* _Task_:
Filter the entries beneath this task, copying only the lines that hold the word "category".

::::::::::

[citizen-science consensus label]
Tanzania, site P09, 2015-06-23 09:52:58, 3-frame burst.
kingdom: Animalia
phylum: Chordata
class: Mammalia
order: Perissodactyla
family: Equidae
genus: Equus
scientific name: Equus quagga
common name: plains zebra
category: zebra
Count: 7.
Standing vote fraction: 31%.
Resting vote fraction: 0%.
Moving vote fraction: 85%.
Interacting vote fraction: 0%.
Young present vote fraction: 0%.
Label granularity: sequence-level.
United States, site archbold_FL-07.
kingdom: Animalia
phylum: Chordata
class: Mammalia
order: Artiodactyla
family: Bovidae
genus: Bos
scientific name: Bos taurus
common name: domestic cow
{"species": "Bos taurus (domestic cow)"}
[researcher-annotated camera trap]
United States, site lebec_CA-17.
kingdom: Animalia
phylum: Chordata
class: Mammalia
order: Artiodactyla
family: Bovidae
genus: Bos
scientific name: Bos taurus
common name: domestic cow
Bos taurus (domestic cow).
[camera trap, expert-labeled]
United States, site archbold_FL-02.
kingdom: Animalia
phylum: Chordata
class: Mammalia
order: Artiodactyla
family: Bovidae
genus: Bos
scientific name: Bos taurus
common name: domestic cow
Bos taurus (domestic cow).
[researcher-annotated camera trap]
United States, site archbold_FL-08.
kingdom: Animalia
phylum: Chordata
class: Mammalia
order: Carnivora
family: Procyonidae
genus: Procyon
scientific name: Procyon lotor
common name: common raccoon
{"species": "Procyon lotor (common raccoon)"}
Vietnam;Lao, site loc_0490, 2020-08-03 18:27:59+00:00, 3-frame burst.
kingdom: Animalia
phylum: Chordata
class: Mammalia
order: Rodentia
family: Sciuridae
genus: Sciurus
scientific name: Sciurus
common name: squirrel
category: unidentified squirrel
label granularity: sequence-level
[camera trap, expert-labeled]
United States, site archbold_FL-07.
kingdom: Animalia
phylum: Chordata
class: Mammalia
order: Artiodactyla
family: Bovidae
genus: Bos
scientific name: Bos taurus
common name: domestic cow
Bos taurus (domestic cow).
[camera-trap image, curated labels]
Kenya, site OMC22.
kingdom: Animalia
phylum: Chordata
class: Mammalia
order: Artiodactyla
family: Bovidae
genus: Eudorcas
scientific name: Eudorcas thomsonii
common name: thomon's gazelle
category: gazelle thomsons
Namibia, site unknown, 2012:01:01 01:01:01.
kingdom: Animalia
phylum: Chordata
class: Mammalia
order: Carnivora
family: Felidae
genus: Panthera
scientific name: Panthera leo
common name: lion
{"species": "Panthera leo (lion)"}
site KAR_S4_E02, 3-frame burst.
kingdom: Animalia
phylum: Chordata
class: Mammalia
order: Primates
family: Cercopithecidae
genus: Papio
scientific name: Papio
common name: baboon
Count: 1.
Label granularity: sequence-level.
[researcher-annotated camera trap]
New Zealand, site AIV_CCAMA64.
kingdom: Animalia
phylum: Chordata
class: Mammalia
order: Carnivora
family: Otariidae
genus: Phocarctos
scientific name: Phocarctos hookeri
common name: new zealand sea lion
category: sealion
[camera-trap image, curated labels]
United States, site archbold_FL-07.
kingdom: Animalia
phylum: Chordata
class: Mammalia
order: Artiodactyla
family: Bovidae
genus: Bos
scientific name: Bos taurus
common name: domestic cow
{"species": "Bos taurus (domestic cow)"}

::::::::::

* _Exercise solution_:
category: zebra
category: unidentified squirrel
category: gazelle thomsons
category: sealion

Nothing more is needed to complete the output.